--- START OF Input rows ---
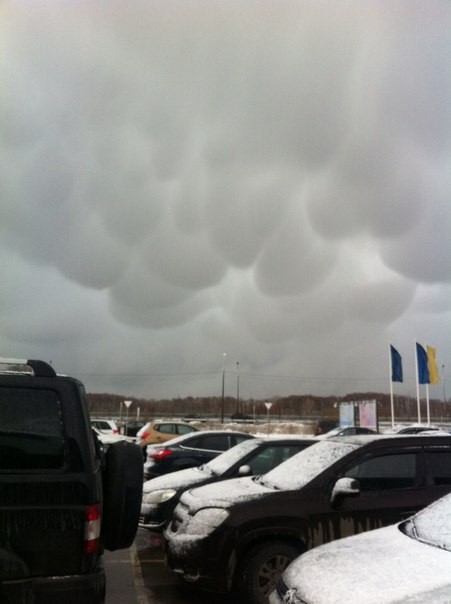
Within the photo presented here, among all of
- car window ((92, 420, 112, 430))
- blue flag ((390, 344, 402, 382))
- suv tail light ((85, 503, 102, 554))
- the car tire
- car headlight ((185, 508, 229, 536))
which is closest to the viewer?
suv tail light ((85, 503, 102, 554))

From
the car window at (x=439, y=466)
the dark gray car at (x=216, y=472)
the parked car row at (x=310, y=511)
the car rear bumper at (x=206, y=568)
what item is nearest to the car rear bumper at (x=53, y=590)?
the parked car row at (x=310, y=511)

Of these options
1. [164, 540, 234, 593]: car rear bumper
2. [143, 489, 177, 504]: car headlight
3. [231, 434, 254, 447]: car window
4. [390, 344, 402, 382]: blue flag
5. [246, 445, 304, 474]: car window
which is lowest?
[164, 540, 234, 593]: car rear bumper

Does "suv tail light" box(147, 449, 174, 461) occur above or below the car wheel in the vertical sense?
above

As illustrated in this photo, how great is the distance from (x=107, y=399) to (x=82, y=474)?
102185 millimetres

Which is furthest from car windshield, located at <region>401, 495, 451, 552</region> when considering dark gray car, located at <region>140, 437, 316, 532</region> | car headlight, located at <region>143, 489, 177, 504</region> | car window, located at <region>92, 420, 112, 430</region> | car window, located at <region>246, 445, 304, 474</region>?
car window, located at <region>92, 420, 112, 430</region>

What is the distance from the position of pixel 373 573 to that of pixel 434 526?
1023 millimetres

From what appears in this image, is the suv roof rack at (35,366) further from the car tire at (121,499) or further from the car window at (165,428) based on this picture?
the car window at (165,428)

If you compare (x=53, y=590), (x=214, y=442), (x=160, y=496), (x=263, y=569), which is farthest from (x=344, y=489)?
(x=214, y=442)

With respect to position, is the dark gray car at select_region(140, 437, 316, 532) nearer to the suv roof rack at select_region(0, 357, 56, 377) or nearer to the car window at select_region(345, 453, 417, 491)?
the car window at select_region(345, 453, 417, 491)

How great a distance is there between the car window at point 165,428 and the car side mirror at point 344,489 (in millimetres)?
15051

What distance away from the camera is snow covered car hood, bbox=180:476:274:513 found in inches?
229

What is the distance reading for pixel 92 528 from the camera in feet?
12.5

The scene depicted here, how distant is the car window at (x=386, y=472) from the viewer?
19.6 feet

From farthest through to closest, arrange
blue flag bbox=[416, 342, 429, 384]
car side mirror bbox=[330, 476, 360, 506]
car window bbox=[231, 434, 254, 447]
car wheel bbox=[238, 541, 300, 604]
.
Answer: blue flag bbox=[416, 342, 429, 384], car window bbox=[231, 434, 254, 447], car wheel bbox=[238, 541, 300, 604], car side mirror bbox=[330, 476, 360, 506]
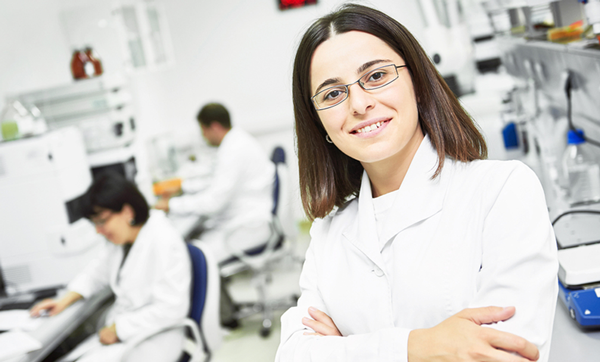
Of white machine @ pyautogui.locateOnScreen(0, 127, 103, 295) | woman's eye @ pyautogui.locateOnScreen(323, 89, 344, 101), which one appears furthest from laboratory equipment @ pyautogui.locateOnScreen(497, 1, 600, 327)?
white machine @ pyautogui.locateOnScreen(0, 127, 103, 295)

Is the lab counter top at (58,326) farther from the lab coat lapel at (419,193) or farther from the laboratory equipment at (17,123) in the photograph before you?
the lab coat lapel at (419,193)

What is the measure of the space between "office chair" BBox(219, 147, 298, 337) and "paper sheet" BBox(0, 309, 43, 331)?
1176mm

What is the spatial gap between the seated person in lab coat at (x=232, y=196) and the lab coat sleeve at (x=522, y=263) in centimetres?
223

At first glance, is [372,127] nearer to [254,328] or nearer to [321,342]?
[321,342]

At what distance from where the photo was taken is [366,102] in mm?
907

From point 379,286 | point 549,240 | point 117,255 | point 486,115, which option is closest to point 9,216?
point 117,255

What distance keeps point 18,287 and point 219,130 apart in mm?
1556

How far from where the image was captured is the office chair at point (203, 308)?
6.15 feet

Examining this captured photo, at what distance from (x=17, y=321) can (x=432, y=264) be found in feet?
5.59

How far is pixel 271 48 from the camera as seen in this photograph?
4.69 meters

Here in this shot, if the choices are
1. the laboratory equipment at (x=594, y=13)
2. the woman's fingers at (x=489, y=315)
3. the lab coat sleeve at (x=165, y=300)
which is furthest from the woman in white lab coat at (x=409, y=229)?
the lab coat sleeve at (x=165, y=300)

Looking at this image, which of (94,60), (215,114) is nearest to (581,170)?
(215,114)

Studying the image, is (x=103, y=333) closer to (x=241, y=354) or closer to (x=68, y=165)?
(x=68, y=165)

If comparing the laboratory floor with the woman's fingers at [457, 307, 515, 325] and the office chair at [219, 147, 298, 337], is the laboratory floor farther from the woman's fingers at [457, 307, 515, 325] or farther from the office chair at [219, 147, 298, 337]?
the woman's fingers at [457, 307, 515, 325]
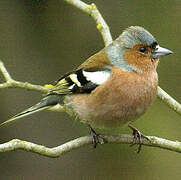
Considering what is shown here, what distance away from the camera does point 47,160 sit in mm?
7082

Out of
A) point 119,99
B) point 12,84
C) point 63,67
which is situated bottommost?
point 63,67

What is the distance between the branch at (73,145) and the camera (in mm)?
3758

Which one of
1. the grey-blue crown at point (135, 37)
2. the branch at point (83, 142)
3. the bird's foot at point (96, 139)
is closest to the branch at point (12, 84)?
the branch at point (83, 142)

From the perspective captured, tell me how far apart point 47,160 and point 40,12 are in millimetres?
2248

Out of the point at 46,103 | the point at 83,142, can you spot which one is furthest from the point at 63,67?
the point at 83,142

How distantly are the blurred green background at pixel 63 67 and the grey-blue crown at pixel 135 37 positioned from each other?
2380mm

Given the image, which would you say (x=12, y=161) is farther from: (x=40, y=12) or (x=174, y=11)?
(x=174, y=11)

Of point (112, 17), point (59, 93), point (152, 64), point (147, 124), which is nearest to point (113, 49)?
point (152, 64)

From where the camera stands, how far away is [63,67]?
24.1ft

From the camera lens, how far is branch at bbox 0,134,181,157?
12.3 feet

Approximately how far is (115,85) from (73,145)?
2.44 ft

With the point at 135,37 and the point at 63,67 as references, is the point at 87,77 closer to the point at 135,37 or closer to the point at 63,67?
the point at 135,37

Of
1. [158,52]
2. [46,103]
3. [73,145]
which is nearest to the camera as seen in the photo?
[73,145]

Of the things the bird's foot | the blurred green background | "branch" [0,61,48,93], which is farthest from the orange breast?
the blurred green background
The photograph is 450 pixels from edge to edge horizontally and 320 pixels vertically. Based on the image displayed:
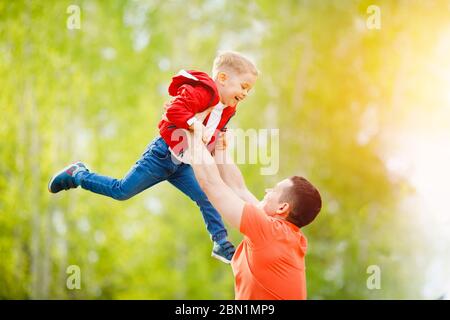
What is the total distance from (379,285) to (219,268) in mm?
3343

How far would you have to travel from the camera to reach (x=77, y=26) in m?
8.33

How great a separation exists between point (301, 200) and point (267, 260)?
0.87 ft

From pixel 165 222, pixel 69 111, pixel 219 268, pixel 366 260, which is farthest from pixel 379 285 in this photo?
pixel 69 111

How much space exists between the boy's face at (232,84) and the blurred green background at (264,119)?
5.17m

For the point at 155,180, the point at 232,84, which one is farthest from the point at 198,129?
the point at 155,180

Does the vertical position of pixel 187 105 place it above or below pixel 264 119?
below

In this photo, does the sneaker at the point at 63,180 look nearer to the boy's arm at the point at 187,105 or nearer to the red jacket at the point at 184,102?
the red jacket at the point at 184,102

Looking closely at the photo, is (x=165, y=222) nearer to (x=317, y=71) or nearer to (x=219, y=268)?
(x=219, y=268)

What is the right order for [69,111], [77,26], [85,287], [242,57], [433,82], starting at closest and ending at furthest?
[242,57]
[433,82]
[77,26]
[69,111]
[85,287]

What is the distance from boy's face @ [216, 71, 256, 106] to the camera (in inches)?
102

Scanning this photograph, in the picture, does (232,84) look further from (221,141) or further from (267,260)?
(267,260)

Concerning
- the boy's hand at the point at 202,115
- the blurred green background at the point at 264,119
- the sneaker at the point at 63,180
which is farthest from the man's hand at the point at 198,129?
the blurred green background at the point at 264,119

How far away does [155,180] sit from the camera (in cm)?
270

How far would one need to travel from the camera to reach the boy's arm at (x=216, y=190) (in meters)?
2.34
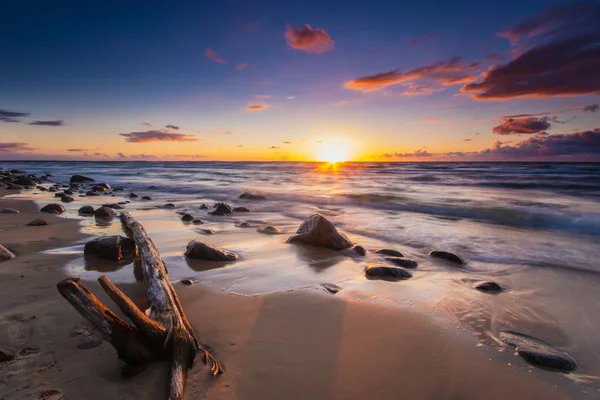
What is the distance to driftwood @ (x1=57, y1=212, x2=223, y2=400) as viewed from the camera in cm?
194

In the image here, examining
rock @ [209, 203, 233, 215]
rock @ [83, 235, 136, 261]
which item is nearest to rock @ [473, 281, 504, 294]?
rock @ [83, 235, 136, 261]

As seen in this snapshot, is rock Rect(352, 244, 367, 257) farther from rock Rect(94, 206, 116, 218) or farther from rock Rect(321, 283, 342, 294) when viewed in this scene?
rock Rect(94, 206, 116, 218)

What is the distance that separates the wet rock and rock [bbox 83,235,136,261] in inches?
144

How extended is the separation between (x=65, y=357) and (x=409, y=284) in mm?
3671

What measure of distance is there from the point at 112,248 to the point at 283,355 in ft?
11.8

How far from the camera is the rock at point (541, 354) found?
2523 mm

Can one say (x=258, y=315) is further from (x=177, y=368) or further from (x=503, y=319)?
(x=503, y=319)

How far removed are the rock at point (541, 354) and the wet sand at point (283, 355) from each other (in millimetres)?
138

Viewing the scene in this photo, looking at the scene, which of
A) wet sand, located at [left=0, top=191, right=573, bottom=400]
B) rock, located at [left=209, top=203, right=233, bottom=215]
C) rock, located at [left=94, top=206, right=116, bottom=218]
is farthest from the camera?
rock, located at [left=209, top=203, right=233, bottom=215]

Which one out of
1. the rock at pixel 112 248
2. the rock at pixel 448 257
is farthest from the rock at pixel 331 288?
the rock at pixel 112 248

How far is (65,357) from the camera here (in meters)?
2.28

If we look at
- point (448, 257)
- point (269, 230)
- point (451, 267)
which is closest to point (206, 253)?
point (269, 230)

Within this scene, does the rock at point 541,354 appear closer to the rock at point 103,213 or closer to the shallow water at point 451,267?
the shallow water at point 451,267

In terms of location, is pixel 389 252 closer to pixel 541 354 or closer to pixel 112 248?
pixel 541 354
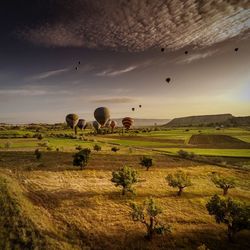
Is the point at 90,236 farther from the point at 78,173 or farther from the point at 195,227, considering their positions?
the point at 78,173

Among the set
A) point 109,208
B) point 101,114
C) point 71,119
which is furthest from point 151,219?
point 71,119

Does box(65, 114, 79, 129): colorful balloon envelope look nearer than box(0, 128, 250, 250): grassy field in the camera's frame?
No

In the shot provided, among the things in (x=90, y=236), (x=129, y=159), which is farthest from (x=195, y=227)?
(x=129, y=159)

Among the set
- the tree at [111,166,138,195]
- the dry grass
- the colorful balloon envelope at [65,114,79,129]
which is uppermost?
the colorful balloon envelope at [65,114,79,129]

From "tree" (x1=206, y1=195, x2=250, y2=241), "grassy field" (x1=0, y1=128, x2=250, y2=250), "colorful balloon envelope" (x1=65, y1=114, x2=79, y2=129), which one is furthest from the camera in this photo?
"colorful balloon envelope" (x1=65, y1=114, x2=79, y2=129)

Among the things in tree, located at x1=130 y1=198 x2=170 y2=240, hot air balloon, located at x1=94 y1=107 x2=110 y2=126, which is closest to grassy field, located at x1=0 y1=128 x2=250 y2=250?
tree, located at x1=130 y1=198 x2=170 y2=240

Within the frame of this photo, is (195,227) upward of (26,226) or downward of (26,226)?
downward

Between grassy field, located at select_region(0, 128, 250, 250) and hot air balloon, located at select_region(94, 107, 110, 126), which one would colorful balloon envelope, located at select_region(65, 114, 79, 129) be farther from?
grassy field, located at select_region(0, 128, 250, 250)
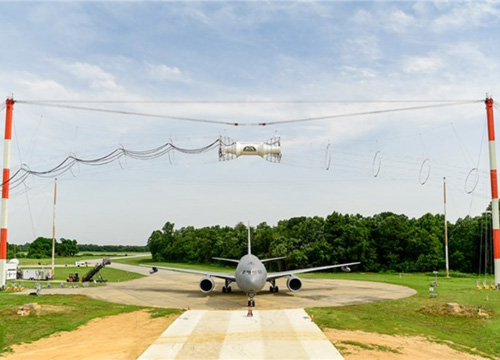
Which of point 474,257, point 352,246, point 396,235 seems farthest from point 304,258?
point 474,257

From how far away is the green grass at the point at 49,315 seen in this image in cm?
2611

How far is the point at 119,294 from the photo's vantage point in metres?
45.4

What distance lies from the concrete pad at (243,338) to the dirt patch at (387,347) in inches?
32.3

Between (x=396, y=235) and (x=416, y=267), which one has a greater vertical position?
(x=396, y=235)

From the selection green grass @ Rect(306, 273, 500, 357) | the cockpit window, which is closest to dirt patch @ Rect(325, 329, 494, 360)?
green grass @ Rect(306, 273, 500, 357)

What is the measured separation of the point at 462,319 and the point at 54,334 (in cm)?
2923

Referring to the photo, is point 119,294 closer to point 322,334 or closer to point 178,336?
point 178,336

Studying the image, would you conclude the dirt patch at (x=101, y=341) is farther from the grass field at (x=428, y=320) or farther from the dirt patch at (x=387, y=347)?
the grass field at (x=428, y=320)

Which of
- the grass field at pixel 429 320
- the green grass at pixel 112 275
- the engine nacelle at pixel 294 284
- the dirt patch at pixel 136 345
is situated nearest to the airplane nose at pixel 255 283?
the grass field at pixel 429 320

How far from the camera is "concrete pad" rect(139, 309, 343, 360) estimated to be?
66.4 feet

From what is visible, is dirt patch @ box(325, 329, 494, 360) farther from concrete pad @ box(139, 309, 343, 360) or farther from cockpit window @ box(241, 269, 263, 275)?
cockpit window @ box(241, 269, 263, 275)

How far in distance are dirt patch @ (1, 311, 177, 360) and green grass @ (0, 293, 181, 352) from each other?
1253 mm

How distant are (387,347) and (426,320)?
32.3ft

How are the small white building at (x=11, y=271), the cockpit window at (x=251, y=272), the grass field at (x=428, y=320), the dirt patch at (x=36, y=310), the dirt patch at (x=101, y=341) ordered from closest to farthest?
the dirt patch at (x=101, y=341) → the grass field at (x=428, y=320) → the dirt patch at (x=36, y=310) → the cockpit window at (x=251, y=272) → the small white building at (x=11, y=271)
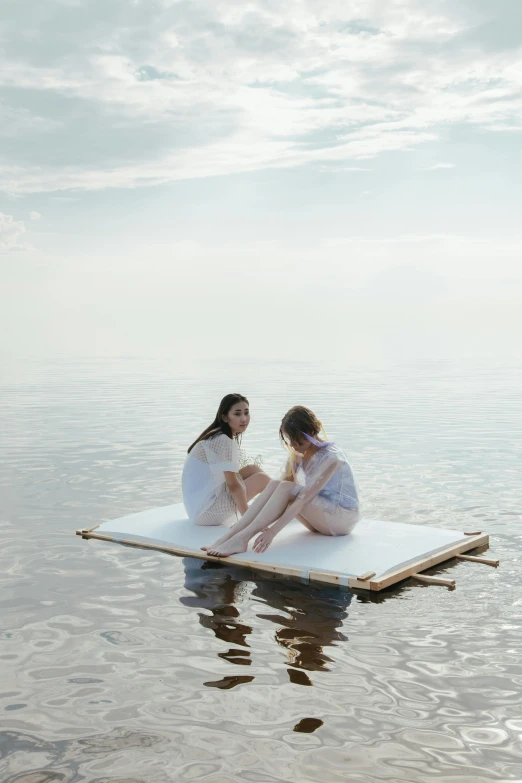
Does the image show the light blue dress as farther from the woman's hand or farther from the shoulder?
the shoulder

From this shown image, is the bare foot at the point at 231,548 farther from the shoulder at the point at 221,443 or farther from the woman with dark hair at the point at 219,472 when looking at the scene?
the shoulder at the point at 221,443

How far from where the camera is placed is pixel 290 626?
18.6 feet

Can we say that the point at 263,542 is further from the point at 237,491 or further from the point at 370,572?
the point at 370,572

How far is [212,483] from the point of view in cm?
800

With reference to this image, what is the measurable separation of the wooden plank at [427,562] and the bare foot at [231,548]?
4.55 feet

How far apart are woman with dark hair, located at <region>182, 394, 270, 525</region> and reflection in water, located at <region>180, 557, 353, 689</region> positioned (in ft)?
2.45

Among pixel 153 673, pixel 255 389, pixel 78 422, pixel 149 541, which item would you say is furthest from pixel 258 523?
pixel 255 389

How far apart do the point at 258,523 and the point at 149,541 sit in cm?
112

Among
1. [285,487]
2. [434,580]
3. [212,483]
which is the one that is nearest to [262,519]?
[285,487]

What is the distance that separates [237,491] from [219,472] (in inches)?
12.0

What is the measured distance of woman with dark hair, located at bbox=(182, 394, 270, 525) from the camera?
--- END OF Input rows ---
Repeat, with no changes, each line from the one with "Does the image" to the end of the listing, including both ends and nothing else.

Does the image show the light blue dress as farther from the woman's hand or farther from the shoulder?
the shoulder

From this shown image, is the bare foot at the point at 231,548 farther from the shoulder at the point at 221,443 or farther from the woman with dark hair at the point at 219,472 when looking at the scene?
the shoulder at the point at 221,443

How far from where the camera is placed is pixel 290 626?
18.6 feet

Can we say that the point at 263,542 is further from the point at 237,491 or further from the point at 370,572?
the point at 370,572

How far is [212,483] from the point of view in cm?
800

With reference to this image, what is the measurable separation of the wooden plank at [427,562] and the bare foot at [231,548]?
4.55 feet

How far apart are woman with dark hair, located at <region>182, 394, 270, 525</region> and reflection in water, located at <region>180, 557, 353, 689</region> positioned (in ft)?
2.45

Among pixel 153 673, pixel 255 389, pixel 78 422, pixel 149 541, which item would you say is furthest from pixel 258 523?
pixel 255 389

How far apart do the point at 258,523 and the point at 149,541 sit in cm?
112

Among
1. [285,487]
2. [434,580]
3. [212,483]
which is the one that is nearest to [262,519]?
[285,487]

What is the distance that separates [237,491] from [219,472] (in inches)?
12.0

What is the measured distance of woman with dark hair, located at bbox=(182, 394, 270, 525) from the camera?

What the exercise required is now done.